◆ **THE PROBLEM**
Quote every line below word for word, and leave the pictures out of your answer.

◆ **Caption-style text lines**
=== Section Start ===

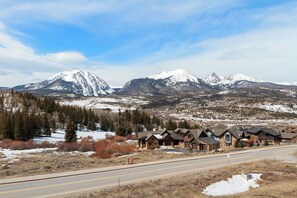 A row of log cabin-style buildings with a road in the foreground and snow-covered mountains in the background.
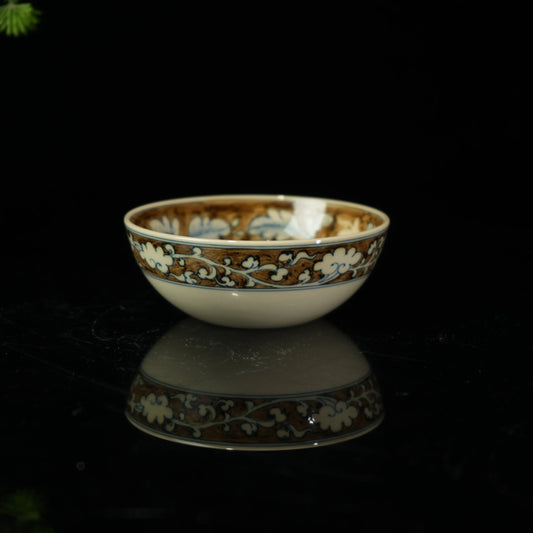 Hand-painted Jingdezhen porcelain teacup featuring a majestic phoenix and peony design in underglaze blue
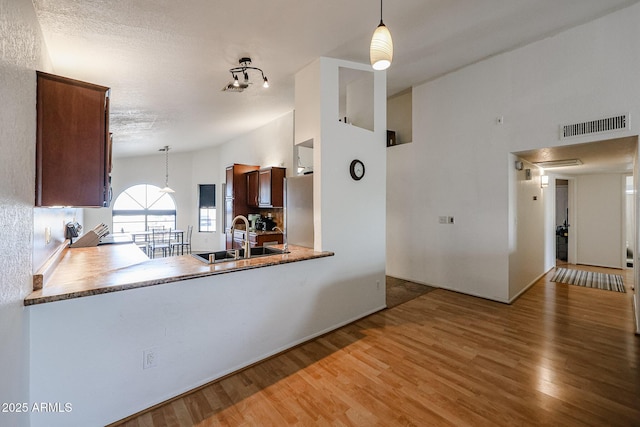 kitchen with sink, hardwood / wood-style flooring, pendant lighting, and stainless steel fridge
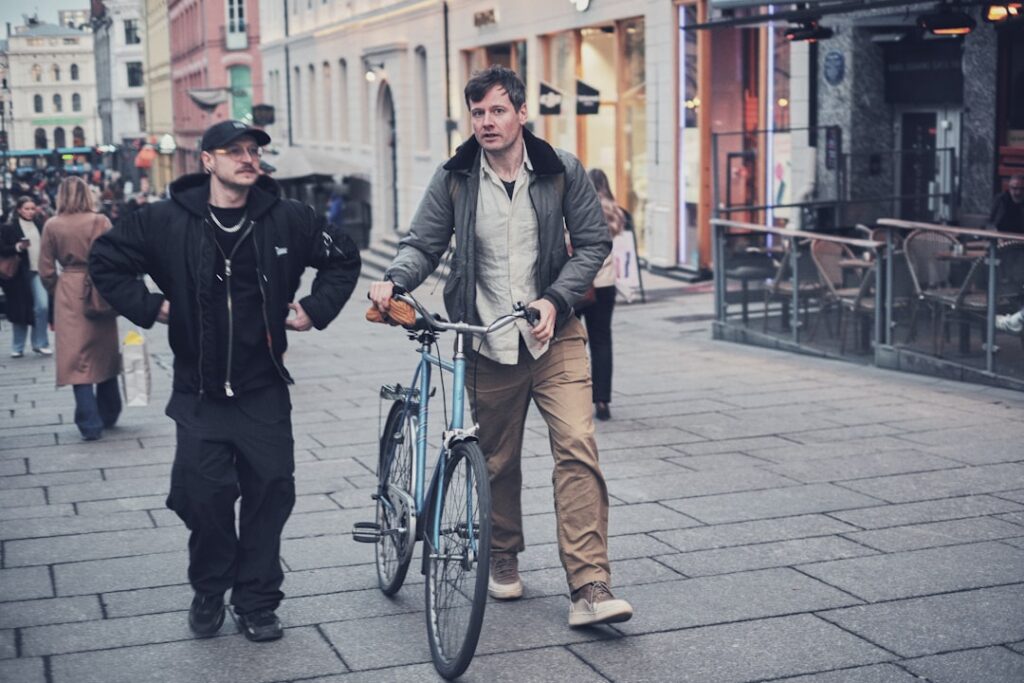 Two men walk with a bicycle on a city street.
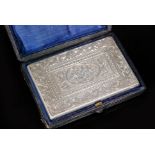 A Victorian hallmarked silver rectangular aide-memoire with engraved foliate scrolls and floral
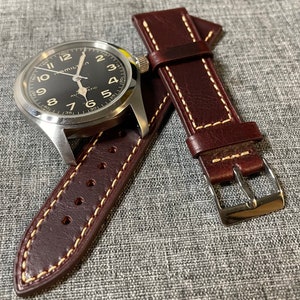 Può includere: Un cinturino da orologio in pelle marrone con cuciture bianche. Il cinturino ha una fibbia ed è mostrato con un orologio argentato con un quadrante nero.
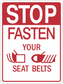 Red road sign sticker with STOP and FASTEN YOUR SEAT BELTS text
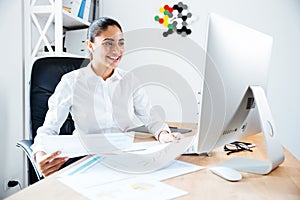 Smiling happy businesswoman holding reports and looking at computer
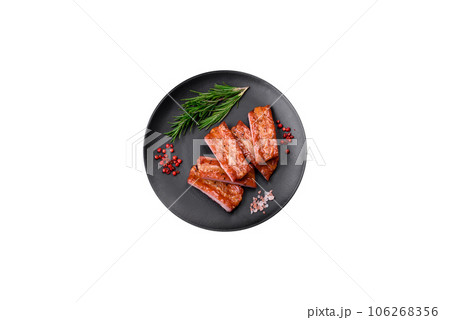 Grilled fresh juicy ribs with salt, spices and herbs 106268356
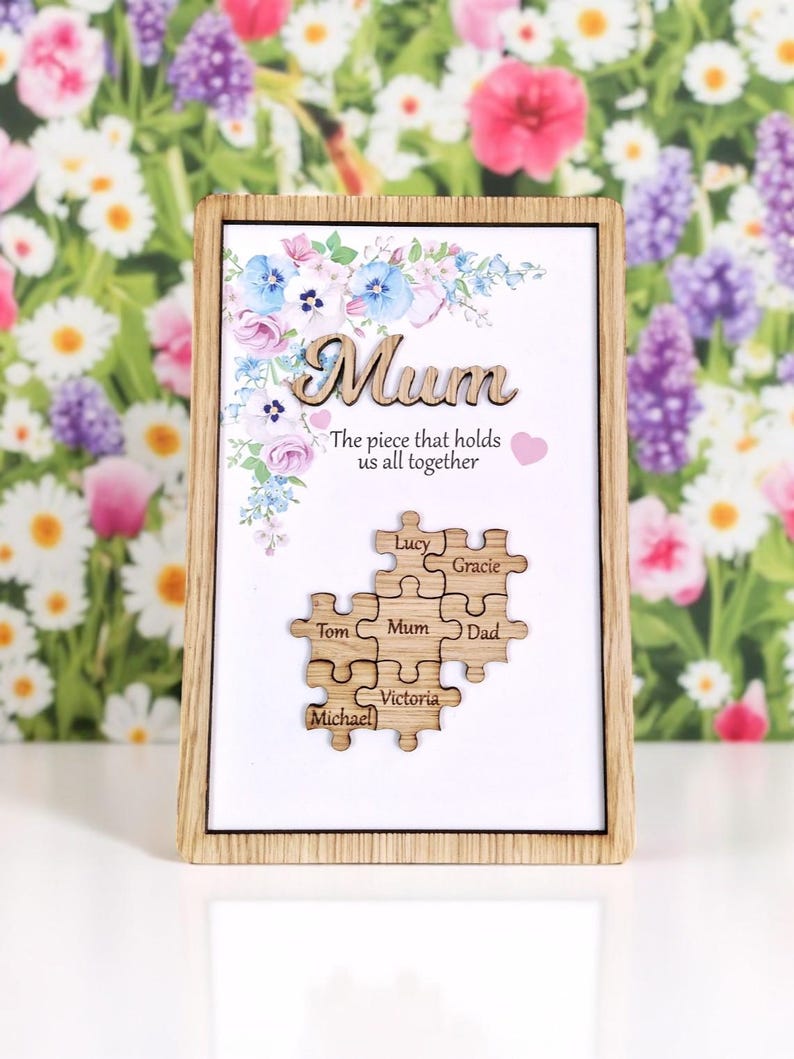 May include: Wooden framed artwork with the word "Mum" in cursive, floral accents, and a puzzle design with names. The text reads "The piece that holds us all together." The puzzle pieces include the names: Lucy, Gracie, Tom, Mum, Dad, Michael, and Victoria.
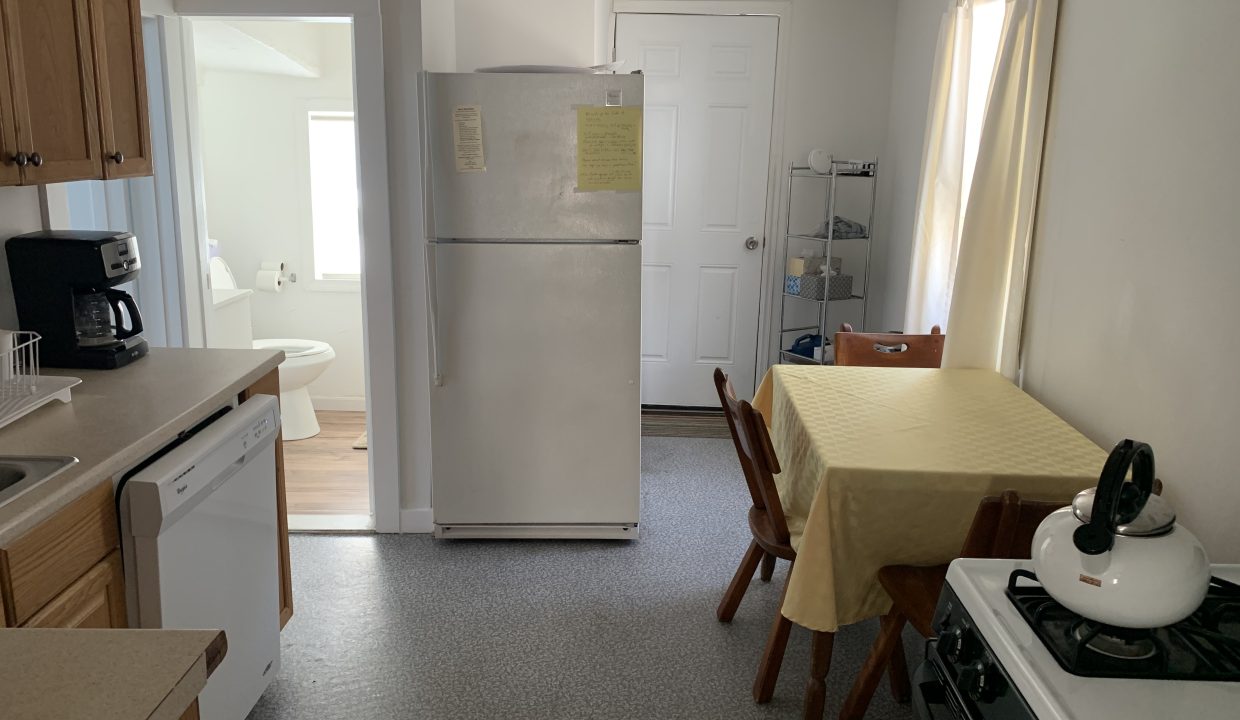 a kitchen with a refrigerator and a table.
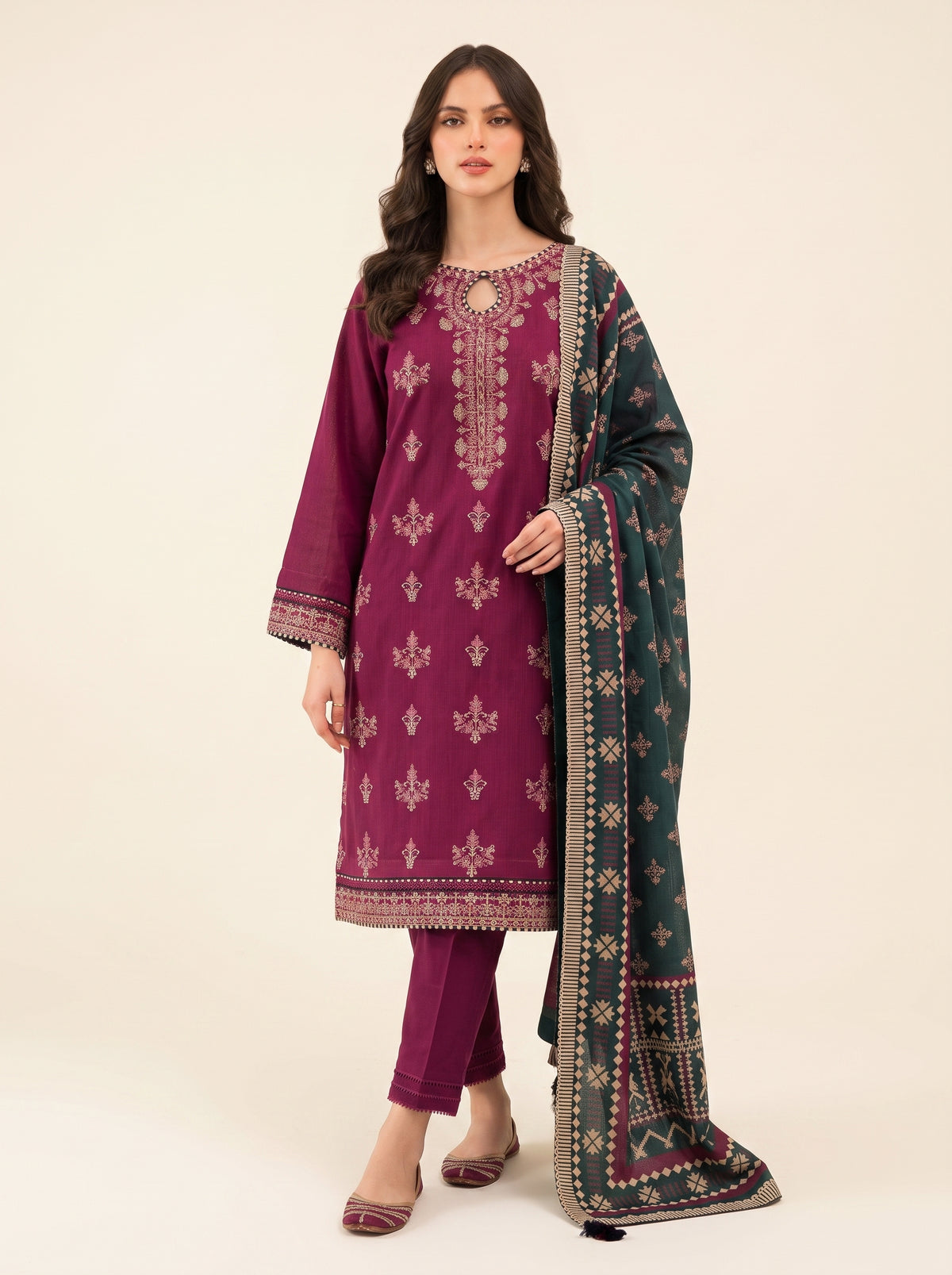 A woman modeling a traditional three-piece salwar kameez suit in deep magenta, featuring intricate gold embroidery on the kurta, matching trousers, and a dark green dupatta with gold and silver patterns.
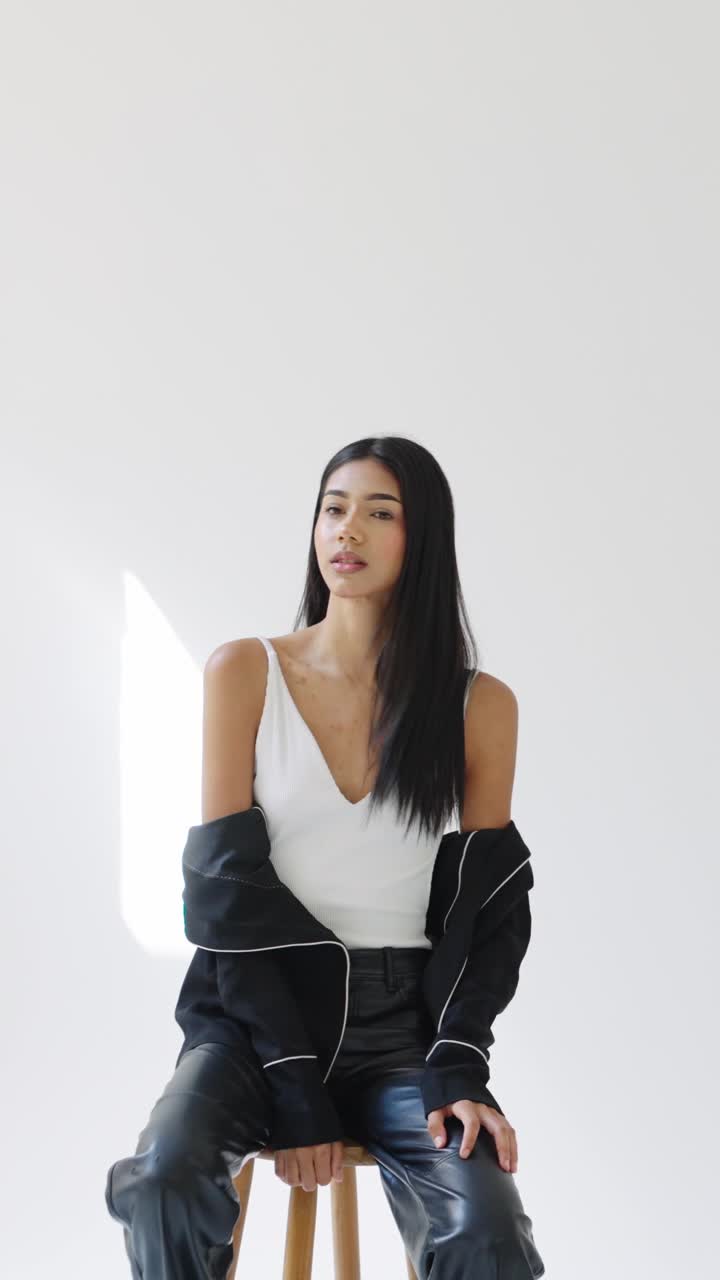 Fashion portrait of a woman in studio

=== Section End ===

◆ **RESPONSE BOX**
 A row of log cabin-style buildings with a road in the foreground and snow-covered mountains in the background.
 Hand-painted Jingdezhen porcelain teacup featuring a majestic phoenix and peony design in underglaze blue
 kitchen with sink, hardwood / wood-style flooring, pendant lighting, and stainless steel fridge
 Two men walk with a bicycle on a city street.
 A Victorian hallmarked silver rectangular aide-memoire with engraved foliate scrolls and floral
 Può includere: Un cinturino da orologio in pelle marrone con cuciture bianche. Il cinturino ha una fibbia ed è mostrato con un orologio argentato con un quadrante nero.
 Red road sign sticker with STOP and FASTEN YOUR SEAT BELTS text
 Smiling happy businesswoman holding reports and looking at computer
 Grilled fresh juicy ribs with salt, spices and herbs 106268356
 May include: Wooden framed artwork with the word "Mum" in cursive, floral accents, and a puzzle design with names. The text reads "The piece that holds us all together." The puzzle pieces include the names: Lucy, Gracie, Tom, Mum, Dad, Michael, and Victoria.
 a kitchen with a refrigerator and a table.
 A woman modeling a traditional three-piece salwar kameez suit in deep magenta, featuring intricate gold embroidery on the kurta, matching trousers, and a dark green dupatta with gold and silver patterns.
 Fashion portrait of a woman in studio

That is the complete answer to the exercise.